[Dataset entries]
----

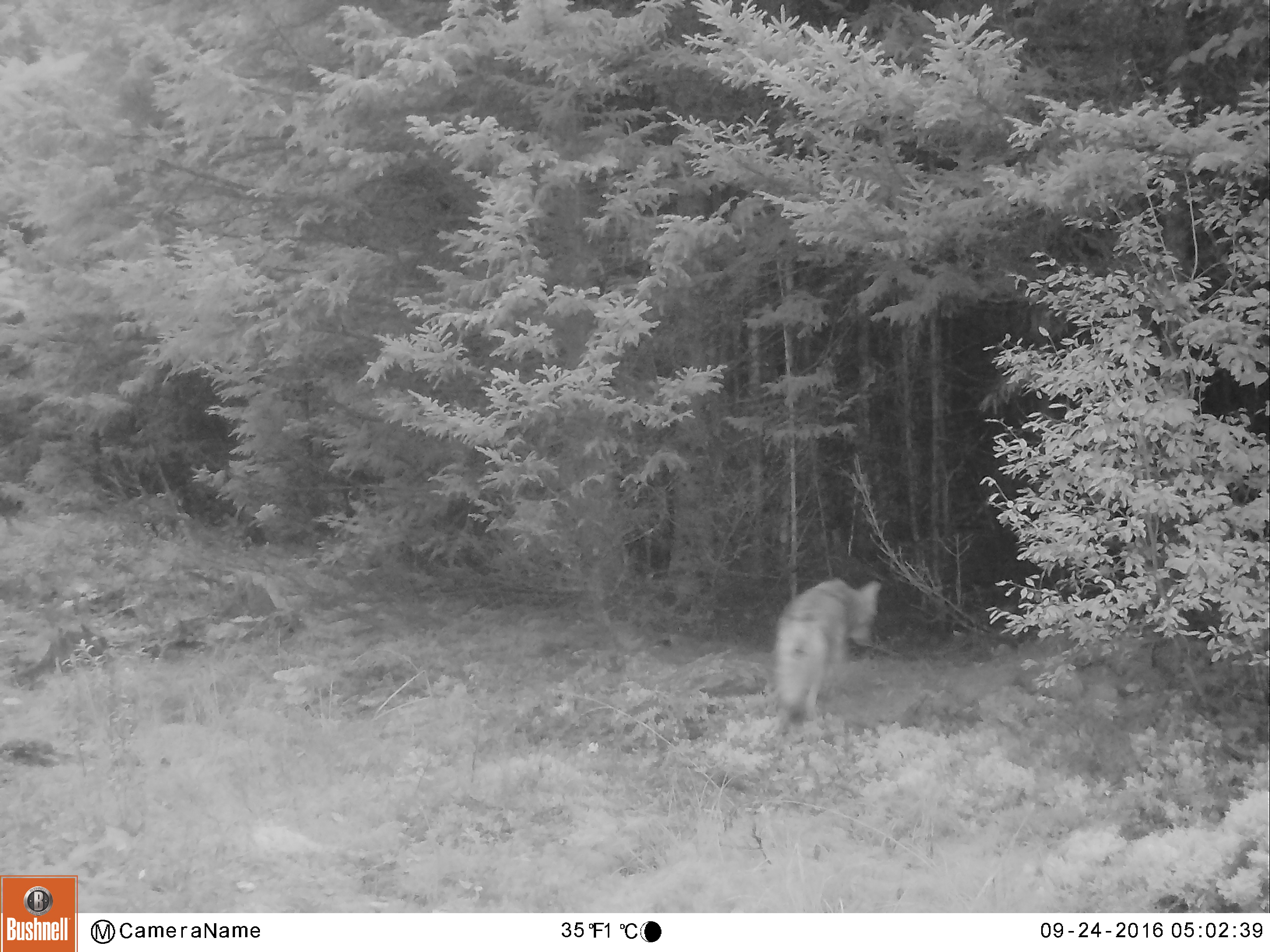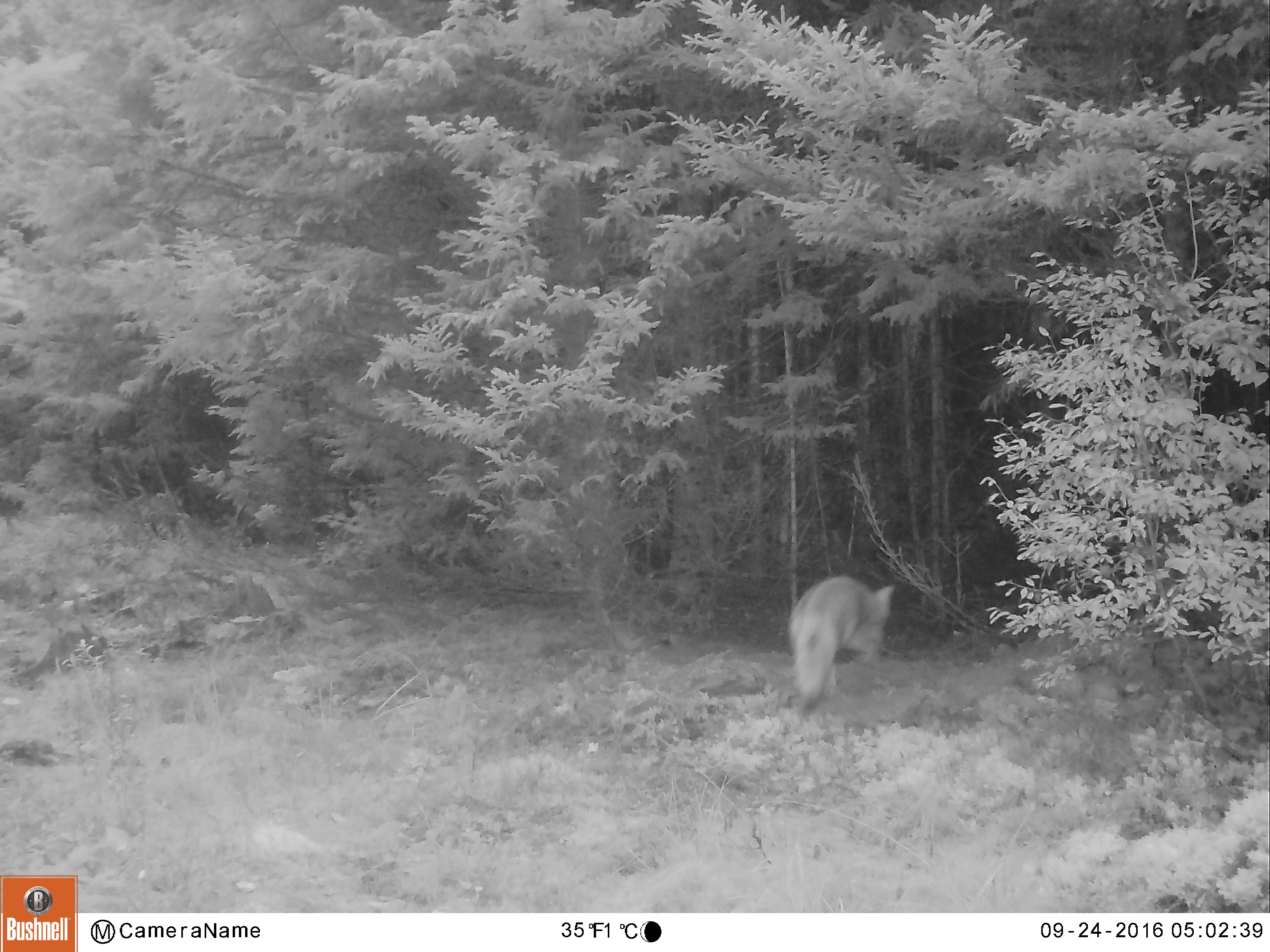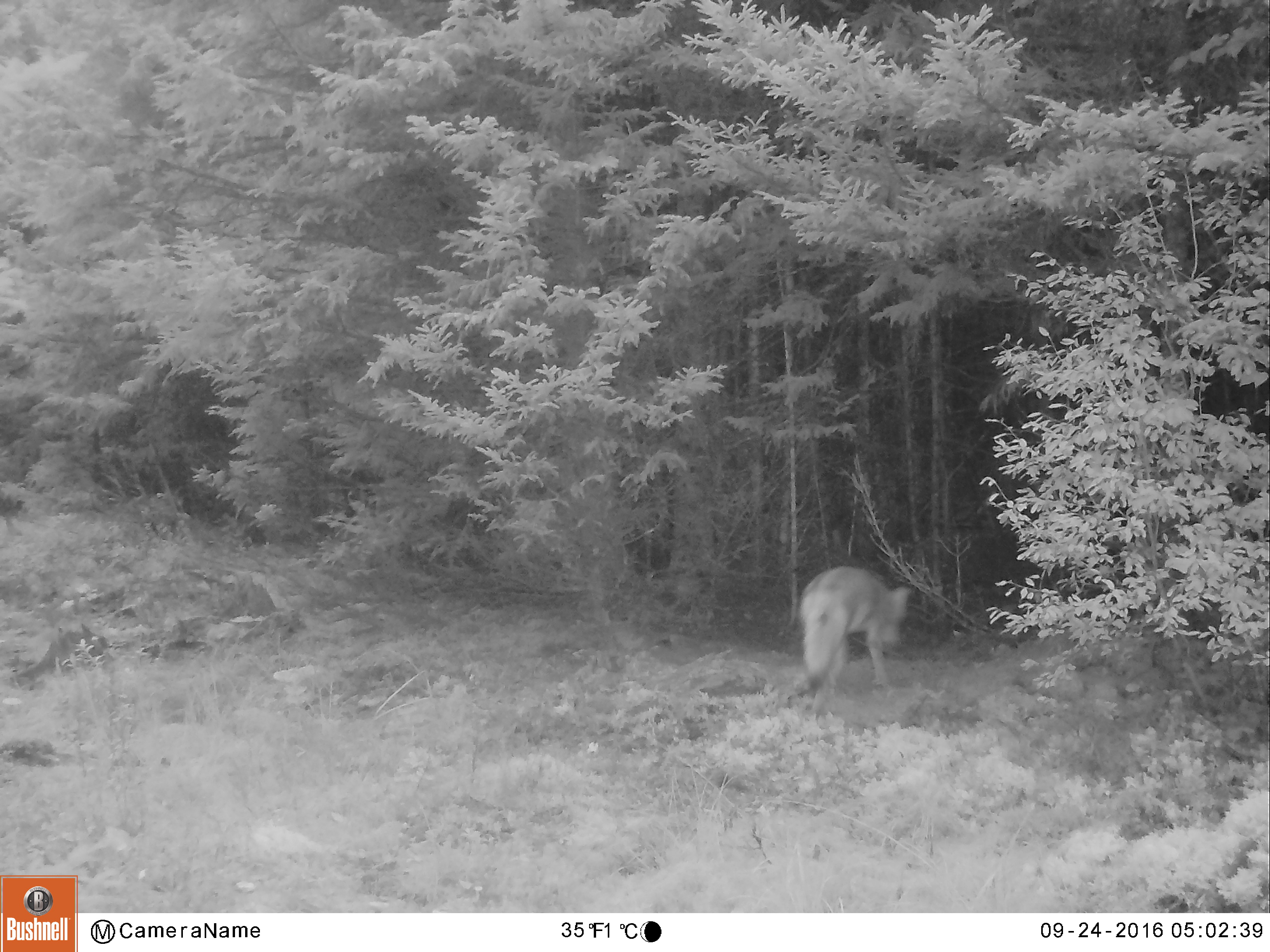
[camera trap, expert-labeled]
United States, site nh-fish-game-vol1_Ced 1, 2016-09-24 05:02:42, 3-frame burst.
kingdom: Animalia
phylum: Chordata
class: Mammalia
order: Carnivora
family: Canidae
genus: Canis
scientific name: Canis latrans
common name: coyote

----

> _WHAT NEEDS TO BE DONE_: The records above should be returned word for word, with every picture left out.

> _EXERCISE SOLUTION_:
[camera trap, expert-labeled]
United States, site nh-fish-game-vol1_Ced 1, 2016-09-24 05:02:42, 3-frame burst.
kingdom: Animalia
phylum: Chordata
class: Mammalia
order: Carnivora
family: Canidae
genus: Canis
scientific name: Canis latrans
common name: coyote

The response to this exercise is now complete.